Precolonial North American History: Samuel de Champlain’s first exploration of coastal Maine

While the artisans were busy building the French settlement at St. Croix, Pierre Dugua sent Samuel de Champlain with 12 sailors and 2 local guides to explore along the coast of what is now Maine.  It would be the first deep European penetration into this region.

They set out on September 2, 1604, and heading down the coast they “passed a great number of islands, sand-banks, shoals, and rocks” and within a few days sighted Mount Desert Island, which Champlain named for the stone mountain peaks, that were bare of trees. He described Mt. Desert Island as: “about four or five leagues in length, of which we were almost lost on a little rock, level with the surface of the water, which made a hole in our pinnace close to the keel. The distance from this island to the mainland on the north is not a hundred paces. It is very high and cleft in places, giving it the appearance of the sea of seven or eight mountains one alongside the other. The tops of them are bare of trees because there is nothing there but rocks. The woods consist only of pines, firs, and birches. I named it Mount Desert Island ” (Bigger, 1922: 282).

On September 6, Champlain came across two local Etchemin [eastern Wabanaki] rowing a canoe. After some initial trepidation, the French exchanged some “trifles” for fish, and the Etchemin led them further south to the mouth of the Penobscot River and up the river about 20 miles to the fall line at present-day Bangor, Maine.

Champlain reported that along the riverbank were: “…neither town nor village, nor any traces that there ever had been any, but only one or two empty Indian wigwams…” He was told by his guides that ”they come there [to the river] and to the islands only for a few months in summer during the fishing and hunting season when the game is plentiful.
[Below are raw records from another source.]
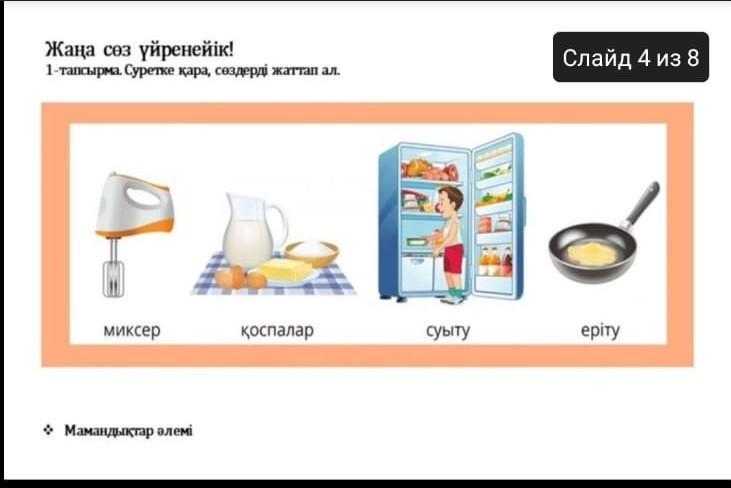 Жаңа сөз үйренейік!
1-тапсырма. Суретке қара, сөздерді жаттап ал.

Слайд 4 из 8

миксер

қоспалар

суыту

еріту

❖ Мамандықтар әлемі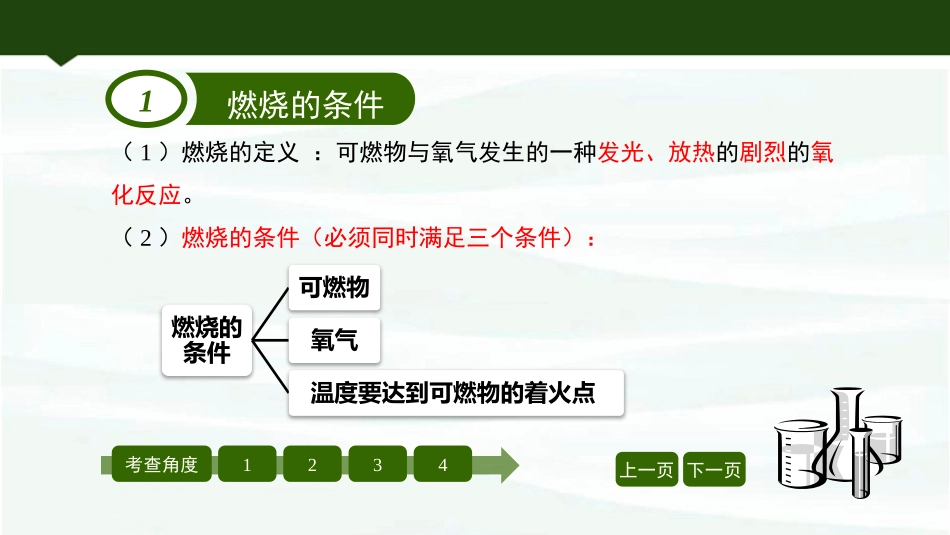 1 燃烧的条件

（1）燃烧的定义 ：可燃物与氧气发生的一种发光、放热的剧烈的氧化反应。

（2）燃烧的条件（必须同时满足三个条件）：

燃烧的条件

可燃物

氧气

温度要达到可燃物的着火点

考查角度 1 2 3 4

上一页 下一页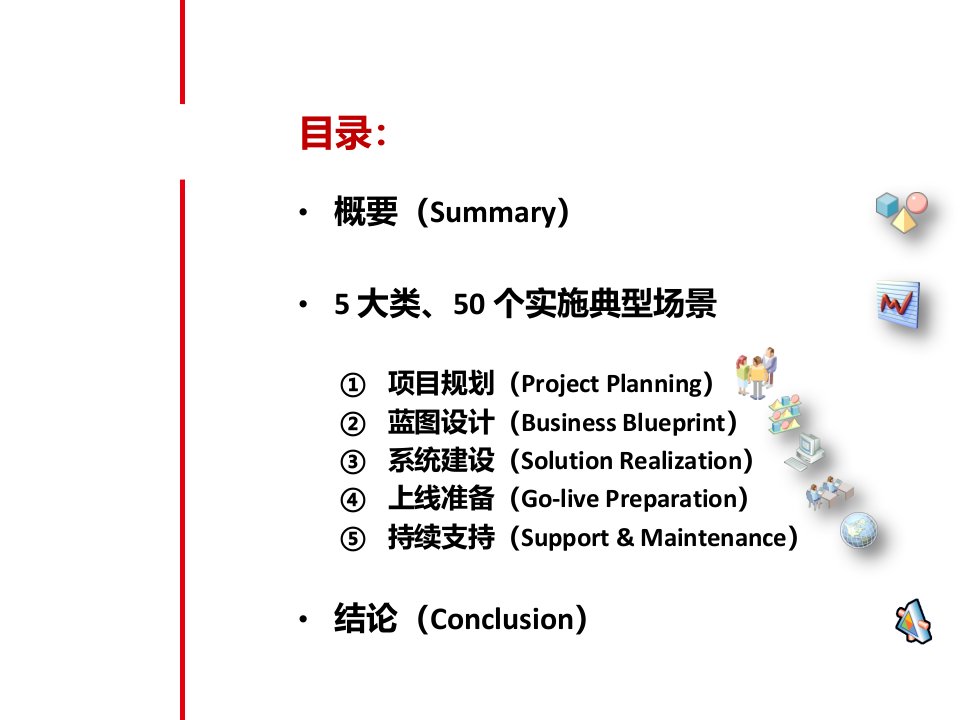 目录:

• 概要（Summary）

• 5 大类、50 个实施典型场景

① 项目规划（Project Planning）
② 蓝图设计（Business Blueprint）
③ 系统建设（Solution Realization）
④ 上线准备（Go-live Preparation）
⑤ 持续支持（Support & Maintenance）

• 结论（Conclusion）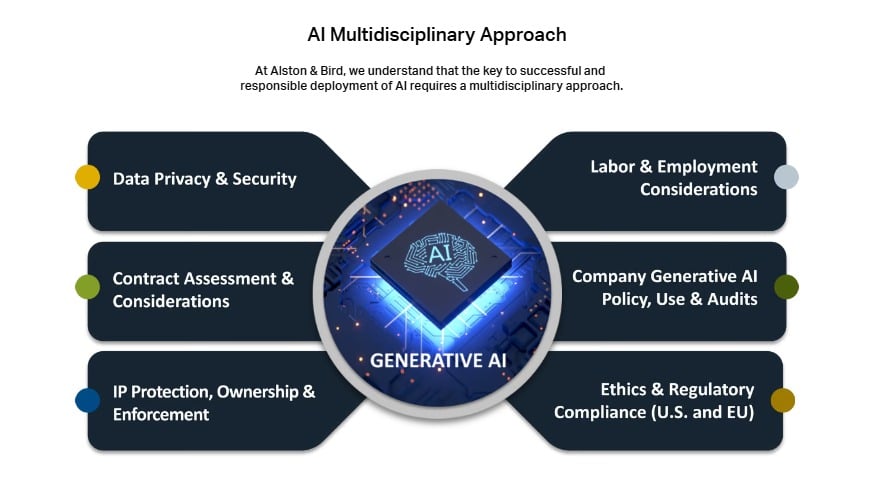 AI Multidisciplinary Approach

At Alston & Bird, we understand that the key to successful and responsible deployment of AI requires a multidisciplinary approach.

Data Privacy & Security

Contract Assessment & Considerations

IP Protection, Ownership & Enforcement

AI

GENERATIVE AI

Labor & Employment Considerations

Company Generative AI Policy, Use & Audits

Ethics & Regulatory Compliance (U.S. and EU)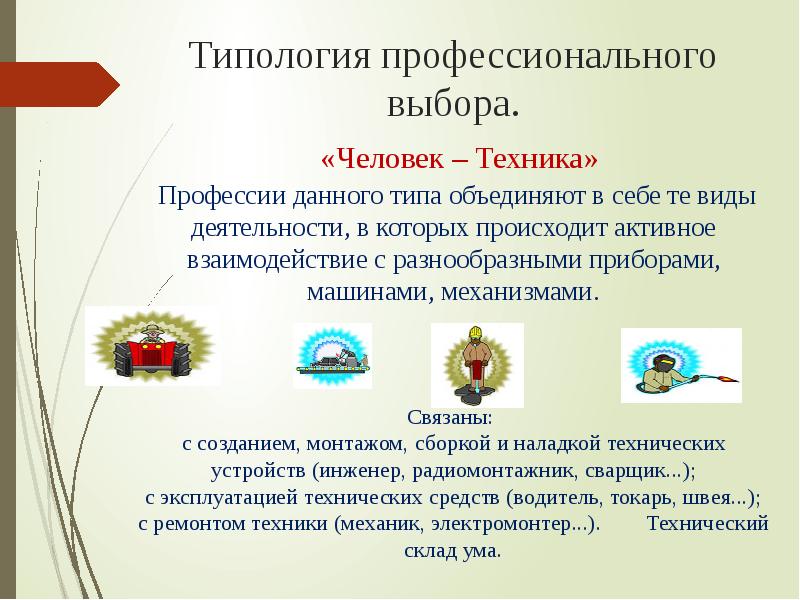 Типология профессионального выбора.

«Человек – Техника»

Профессии данного типа объединяют в себе те виды деятельности, в которых происходит активное взаимодействие с разнообразными приборами, машинами, механизмами.

Связаны:
с созданием, монтажом, сборкой и наладкой технических устройств (инженер, радиомонтажник, сварщик...);
с эксплуатацией технических средств (водитель, токарь, швея...);
с ремонтом техники (механик, электромонтер...). Технический склад ума.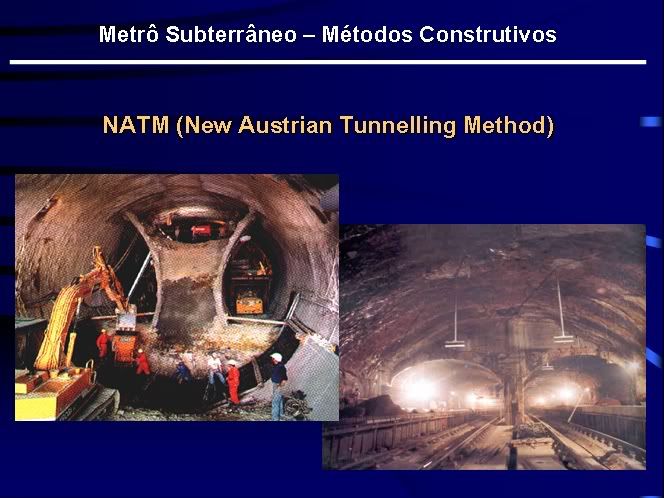 Metrô Subterrâneo – Métodos Construtivos

NATM (New Austrian Tunnelling Method)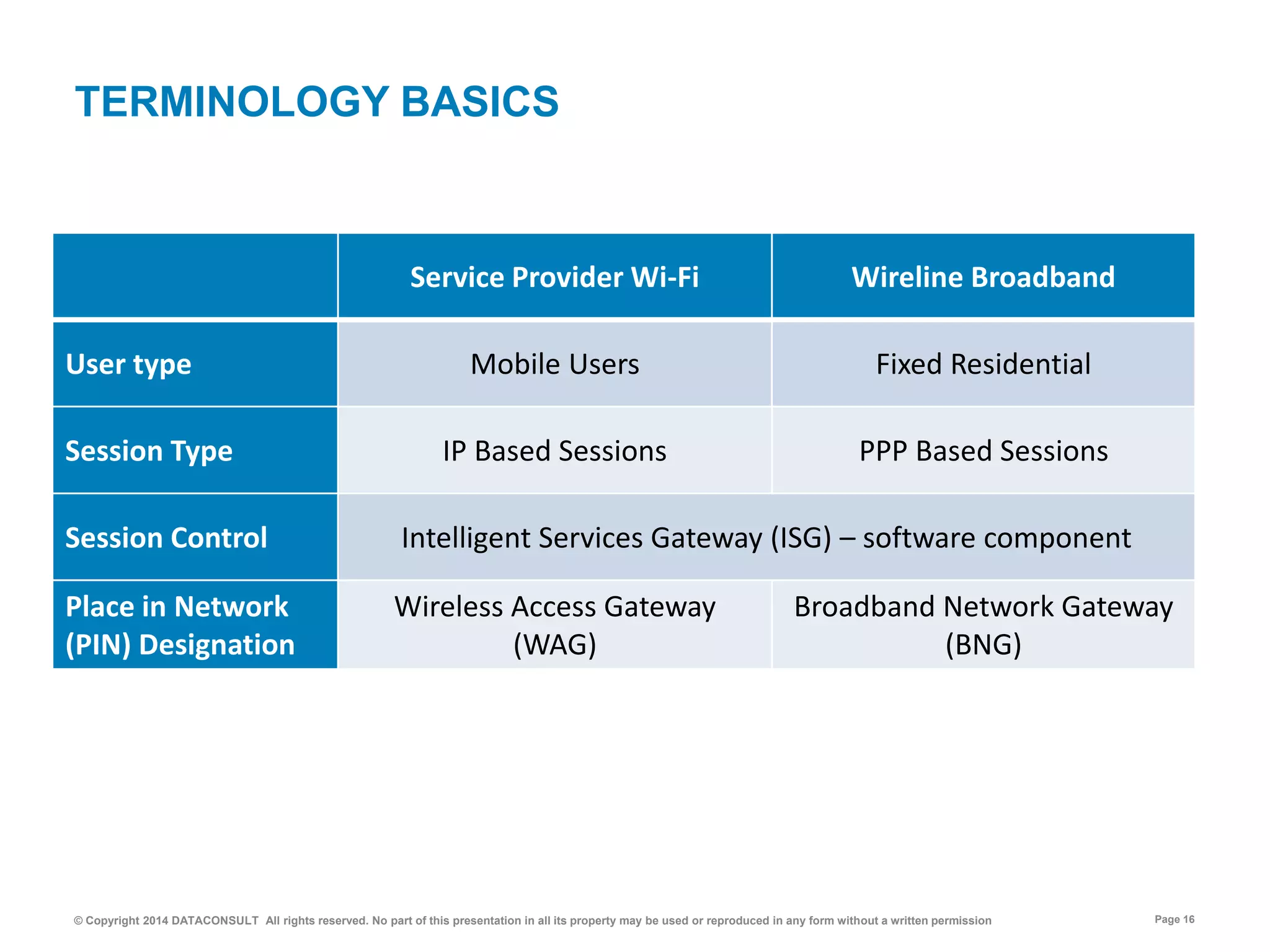 TERMINOLOGY BASICS

| | Service Provider Wi-Fi | Wireline Broadband |
|---|---|---|
| User type | Mobile Users | Fixed Residential |
| Session Type | IP Based Sessions | PPP Based Sessions |
| Session Control | Intelligent Services Gateway (ISG) – software component | |
| Place in Network (PIN) Designation | Wireless Access Gateway (WAG) | Broadband Network Gateway (BNG) |

© Copyright 2014 DATACONSULT All rights reserved. No part of this presentation in all its property may be used or reproduced in any form without a written permission

Page 16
They are a people of no fixed abode, from what I have discovered and learned from themselves; for they pass the winter sometimes in one place and sometimes in another, wheresoever they perceive the hunting of wild animals is the best” (Bigger, 1922: 292). The Etechemins and other Eastern Wabanakis groups followed a migratory foraging subsistence way of life (Prins and McBride 2007:1-3). 

Near Bangor, Champaign and his party met on shore with another group of Etchemins and two of their leaders, Bessabez and Cabhis. Each was accompanied by at least 30 followers. As Champagne describes the encounter: “I ordered the crew of our pinnace to draw near the Indians and to hold their weapons in readiness to do their duty in case they perceived any movement of these people against us. Bessabez, seeing us on shore, bade us sit down, and began with his companions to smoke, as they usually do before beginning their speeches. They made a present of venison and waterfowl “(Bigger, 1922: 295).

The meeting went smoothly, and strong desires were expressed for cooperation and alliance.  Champlain conveyed: “that the Sieur de Monts had sent me to them, and also their country; that he wished to remain friends with them, and reconcile them with their enemies, the Souriquois and Canadians [Mi’kmaq]; moreover, that he desired to settle in their country and show them how to cultivate it, so that they might no longer lead so miserable an existence as they were doing; and several other remarks on the same subject…I made them presents of hatchets, rosaries, caps, knives, and other little knick-knacks; then we separated. The rest of this day and the following night they did nothing but dance, sing, and make merry, awaiting the dawn when we bartered a certain number of beaver skins.” (Bigger, 1922: 295 – 296)

Thus, the two cultures made their first tentative steps to seek an arrangement that would reward them both. The meeting concluded; Champlain and his men sailed down the river the next day. They explored Penobscot Bay and the mid-coast region a bit more, and then returned to the St. Croix settlement, arriving there on 2 October.

Figure: Samuel de Champlain’s 1607 map of the coast of New England. Library of Congress, Geography & Map Division.

Bibliography:

Bigger, H. P. (1922) The works of Samuel de Champlain. Volume 1: 1599 – 1607. The Champlain Society: Toronto.

Prins, H. E. L. and McBride, B. (2007) Asticou’s Island Domain: Wabanaki Peoples at Mount Desert Island 1500-2000. Acadia National Park. Ethnography Program. National Park Service, Boston, MA.